Segment Start: Excerpt

PORT TOWNSEND — Jefferson Healthcare’s campus replacement and expansion project is slated to start in fewer than six months, and while patients might experience some inconveniences while construction is underway, they shouldn’t expect any reduction in the level of care, said CEO Mike Glenn.
At the end of the process, patients will be able to enjoy a larger facility with new and enhanced services and shorter wait times, he assured listeners during an online Jefferson Chamber Cafe on Friday, adding that the goal is to continue serving the community with as little disruption as what he called “70 weeks of challenge” would allow.
“We had no room to grow, and that kept us from meeting demand and having new services,” Glenn said.
The new facility for the hospital in Port Townsend would provide space to expand in-demand services like dermatology, while having the capacity for the hospital to add ENT and neurology services — two of the most sought-after specialities for which patients must now travel out of the community to obtain.
Ambulatory surgery, geriatric consulting and pulmonology also will be added. Glenn said it would be the first critical access hospital in the state to offer radiation therapy, and as a result patients, would not have to drive to Sequim, Kitsap County or Seattle to seek treatment.
Work on the $83,695,136 project will start with demolition of the 1969 building in September with construction commencing in October. Glenn said he expected the cost to drop. The goal is to complete the project in the first quarter of 2025 and move in late in the first quarter.
The new facility is a design-build project in which all phases of work happen simultaneously as Jefferson Healthcare, its contractor and architectural firm work together throughout the process. In addition, to be more cost-effective, the approach has other advantages over traditional design-bid-build projects.

Segment End: Excerpt
Segment Start: Available data

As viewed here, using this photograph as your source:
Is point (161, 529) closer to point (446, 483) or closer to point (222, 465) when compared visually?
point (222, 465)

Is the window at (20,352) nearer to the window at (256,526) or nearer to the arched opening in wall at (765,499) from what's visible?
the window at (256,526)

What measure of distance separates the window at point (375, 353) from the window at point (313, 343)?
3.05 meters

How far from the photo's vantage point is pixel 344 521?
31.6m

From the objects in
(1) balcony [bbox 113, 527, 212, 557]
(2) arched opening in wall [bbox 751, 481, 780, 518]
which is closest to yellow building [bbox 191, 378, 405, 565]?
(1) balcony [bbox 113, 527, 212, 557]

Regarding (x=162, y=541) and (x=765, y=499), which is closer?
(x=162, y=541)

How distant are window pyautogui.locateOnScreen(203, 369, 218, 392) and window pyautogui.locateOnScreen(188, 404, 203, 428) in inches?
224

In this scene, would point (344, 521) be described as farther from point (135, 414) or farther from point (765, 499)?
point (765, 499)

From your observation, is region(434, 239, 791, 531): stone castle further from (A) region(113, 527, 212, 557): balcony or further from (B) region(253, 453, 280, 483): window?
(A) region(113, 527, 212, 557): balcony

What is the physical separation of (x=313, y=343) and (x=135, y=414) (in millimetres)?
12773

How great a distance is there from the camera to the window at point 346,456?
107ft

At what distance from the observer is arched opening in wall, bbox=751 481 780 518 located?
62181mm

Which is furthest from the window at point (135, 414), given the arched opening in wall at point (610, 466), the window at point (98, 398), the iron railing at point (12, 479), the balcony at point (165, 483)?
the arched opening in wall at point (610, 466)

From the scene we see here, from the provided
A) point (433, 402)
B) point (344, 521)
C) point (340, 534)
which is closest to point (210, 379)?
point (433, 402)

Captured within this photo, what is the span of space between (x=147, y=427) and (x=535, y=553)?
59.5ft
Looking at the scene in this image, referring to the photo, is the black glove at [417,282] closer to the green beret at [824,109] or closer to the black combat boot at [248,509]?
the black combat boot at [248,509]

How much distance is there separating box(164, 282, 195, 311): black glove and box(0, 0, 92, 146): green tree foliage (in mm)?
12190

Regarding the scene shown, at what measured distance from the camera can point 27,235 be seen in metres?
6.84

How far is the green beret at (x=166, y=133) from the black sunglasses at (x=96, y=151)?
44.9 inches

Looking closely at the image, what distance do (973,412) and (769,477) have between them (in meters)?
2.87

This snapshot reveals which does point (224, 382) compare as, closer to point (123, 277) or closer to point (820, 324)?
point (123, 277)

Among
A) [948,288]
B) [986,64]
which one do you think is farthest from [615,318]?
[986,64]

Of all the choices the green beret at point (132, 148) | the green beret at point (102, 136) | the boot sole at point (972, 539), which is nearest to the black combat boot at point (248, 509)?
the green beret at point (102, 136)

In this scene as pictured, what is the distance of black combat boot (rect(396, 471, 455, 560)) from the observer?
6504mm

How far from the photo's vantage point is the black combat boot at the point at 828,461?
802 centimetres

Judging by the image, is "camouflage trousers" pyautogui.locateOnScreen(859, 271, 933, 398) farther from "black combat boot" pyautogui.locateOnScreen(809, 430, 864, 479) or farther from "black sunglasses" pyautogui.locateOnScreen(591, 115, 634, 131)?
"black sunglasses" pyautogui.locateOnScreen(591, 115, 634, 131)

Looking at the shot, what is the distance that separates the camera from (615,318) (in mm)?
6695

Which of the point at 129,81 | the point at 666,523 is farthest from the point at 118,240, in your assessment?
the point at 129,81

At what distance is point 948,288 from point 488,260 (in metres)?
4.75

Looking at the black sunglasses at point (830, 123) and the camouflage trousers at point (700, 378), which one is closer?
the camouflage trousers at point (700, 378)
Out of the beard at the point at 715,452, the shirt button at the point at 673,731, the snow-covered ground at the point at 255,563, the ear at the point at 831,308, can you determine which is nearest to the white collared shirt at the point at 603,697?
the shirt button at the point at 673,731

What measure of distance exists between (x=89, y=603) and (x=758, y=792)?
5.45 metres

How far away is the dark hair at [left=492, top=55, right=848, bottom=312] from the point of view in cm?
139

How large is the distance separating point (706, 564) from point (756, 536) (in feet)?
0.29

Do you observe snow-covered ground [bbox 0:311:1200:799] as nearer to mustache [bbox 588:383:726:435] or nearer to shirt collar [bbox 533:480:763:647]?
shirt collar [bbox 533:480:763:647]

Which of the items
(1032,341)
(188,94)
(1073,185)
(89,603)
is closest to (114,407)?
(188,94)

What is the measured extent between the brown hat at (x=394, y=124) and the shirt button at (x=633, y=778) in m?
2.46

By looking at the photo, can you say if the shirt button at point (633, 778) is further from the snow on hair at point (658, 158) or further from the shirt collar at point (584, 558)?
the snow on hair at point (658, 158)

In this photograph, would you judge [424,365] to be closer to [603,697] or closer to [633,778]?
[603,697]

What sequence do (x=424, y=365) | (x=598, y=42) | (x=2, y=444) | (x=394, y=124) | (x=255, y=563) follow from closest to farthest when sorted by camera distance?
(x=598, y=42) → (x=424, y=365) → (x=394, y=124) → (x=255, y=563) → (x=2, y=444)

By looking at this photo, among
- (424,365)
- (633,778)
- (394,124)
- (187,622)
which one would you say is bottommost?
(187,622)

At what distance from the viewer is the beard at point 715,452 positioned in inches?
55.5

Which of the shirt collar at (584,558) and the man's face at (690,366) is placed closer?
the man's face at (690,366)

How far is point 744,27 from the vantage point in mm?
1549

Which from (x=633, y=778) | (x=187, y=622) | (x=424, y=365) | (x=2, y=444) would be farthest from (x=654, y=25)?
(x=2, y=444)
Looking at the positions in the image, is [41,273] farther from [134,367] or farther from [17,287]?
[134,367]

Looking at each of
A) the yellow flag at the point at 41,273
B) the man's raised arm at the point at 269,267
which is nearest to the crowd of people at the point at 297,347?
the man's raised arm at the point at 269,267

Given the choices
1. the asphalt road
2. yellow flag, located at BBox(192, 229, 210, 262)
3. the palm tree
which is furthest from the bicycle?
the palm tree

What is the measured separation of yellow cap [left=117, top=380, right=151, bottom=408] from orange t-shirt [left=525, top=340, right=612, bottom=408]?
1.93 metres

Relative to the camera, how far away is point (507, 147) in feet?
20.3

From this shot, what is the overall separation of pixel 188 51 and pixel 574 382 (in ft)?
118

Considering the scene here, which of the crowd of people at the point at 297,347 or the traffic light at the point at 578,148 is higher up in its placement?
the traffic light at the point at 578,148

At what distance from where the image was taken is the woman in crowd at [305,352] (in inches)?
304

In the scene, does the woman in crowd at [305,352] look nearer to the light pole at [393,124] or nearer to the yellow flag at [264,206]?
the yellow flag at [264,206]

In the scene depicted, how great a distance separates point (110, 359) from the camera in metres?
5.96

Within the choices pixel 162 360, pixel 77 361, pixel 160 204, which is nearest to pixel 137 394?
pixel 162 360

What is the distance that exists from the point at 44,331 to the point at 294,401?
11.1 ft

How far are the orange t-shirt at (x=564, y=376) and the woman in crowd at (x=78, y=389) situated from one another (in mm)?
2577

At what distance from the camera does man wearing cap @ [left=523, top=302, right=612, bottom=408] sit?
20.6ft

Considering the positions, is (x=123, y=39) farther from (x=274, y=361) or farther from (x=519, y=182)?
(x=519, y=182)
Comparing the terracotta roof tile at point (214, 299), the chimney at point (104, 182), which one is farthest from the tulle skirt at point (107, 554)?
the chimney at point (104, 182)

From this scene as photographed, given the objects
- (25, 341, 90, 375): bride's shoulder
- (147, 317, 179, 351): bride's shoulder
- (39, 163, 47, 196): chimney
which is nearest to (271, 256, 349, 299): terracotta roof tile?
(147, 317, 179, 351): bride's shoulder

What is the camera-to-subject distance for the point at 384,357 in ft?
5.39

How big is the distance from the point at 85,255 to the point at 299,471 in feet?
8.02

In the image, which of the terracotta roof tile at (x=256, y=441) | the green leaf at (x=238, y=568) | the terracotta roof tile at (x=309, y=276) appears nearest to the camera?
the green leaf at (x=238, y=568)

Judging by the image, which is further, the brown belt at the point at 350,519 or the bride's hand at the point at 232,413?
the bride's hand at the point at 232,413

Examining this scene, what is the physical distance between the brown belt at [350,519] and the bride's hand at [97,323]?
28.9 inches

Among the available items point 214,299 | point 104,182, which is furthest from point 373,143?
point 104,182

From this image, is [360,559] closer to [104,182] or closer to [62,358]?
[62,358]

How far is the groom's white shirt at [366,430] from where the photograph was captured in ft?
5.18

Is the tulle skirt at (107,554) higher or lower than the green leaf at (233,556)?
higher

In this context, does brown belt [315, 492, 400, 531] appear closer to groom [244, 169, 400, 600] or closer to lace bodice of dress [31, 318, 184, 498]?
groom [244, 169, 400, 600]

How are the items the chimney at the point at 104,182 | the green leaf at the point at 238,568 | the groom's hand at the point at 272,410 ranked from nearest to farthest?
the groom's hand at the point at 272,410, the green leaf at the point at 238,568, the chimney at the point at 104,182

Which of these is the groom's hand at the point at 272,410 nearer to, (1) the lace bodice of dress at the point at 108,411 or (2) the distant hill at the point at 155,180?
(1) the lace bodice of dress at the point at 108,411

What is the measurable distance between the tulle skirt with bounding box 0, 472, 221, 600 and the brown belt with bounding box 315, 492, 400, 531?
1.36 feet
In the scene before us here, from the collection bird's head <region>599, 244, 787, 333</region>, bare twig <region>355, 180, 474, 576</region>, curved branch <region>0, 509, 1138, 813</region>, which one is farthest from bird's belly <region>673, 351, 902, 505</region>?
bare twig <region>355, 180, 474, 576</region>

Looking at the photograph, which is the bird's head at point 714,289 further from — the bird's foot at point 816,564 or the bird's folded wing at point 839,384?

Segment End: Available data

[What you will do]:
1 - Summarize the article on Jefferson Healthcare's campus project in two sentences.
2 - Answer these questions from the article on Jefferson Healthcare's campus project:
(a) What is the stated cost of the project?
(b) Which two specialties does the article say patients must currently leave the community to obtain?
(c) What type of project is the new facility?
3 - Write the next part of the article on Jefferson Healthcare's campus project, beginning after its final sentence.
The material after the hospital article stands apart from it.

[Answers per task]:
1 - Jefferson Healthcare's $83,695,136 campus replacement and expansion project in Port Townsend will begin with demolition of the 1969 building in September and construction in October, with completion targeted for the first quarter of 2025. CEO Mike Glenn said patients should not expect any reduction in the level of care during construction, and the larger facility will have room to add services such as ENT, neurology and radiation therapy.

2 -
(a) $83,695,136
(b) ENT and neurology
(c) A design-build project

3 -
“There is a continuity in architecture in design,” Glenn said. “We wanted to make the building look line one construction project.”
The hospital board decided not to go out to ask for public funding for the improvements.
The ESSB building, which opened in 2016, will be in use throughout the process as demolition and construction goes on around it.
Funding comes from a number of different sources, including a USDA loan; $4 million from the state Legislature; a $2.25 million federal appropriations request; Jefferson Healthcare’s cash reserves; and $2.5 million the Jefferson Healthcare Foundation has been tasked with raising.
Grant requests of $2.5 million for 2023 and for 2024 are pending, Glenn said.
“New revenue more than covers the financing of the USDA loan, which was how we paid for the ESSB,” Glenn said.
Glenn said Jefferson Healthcare tried to be as responsive as possible to the community, whether that was providing a covered bike rack area at the new hospital or offering patients financial assistance.
He said Jefferson Healthcare has one of the most generous charity care programs in the state, providing $3.3 million in free and discounted care to the community, as well as $3.8 million in uncompensated care.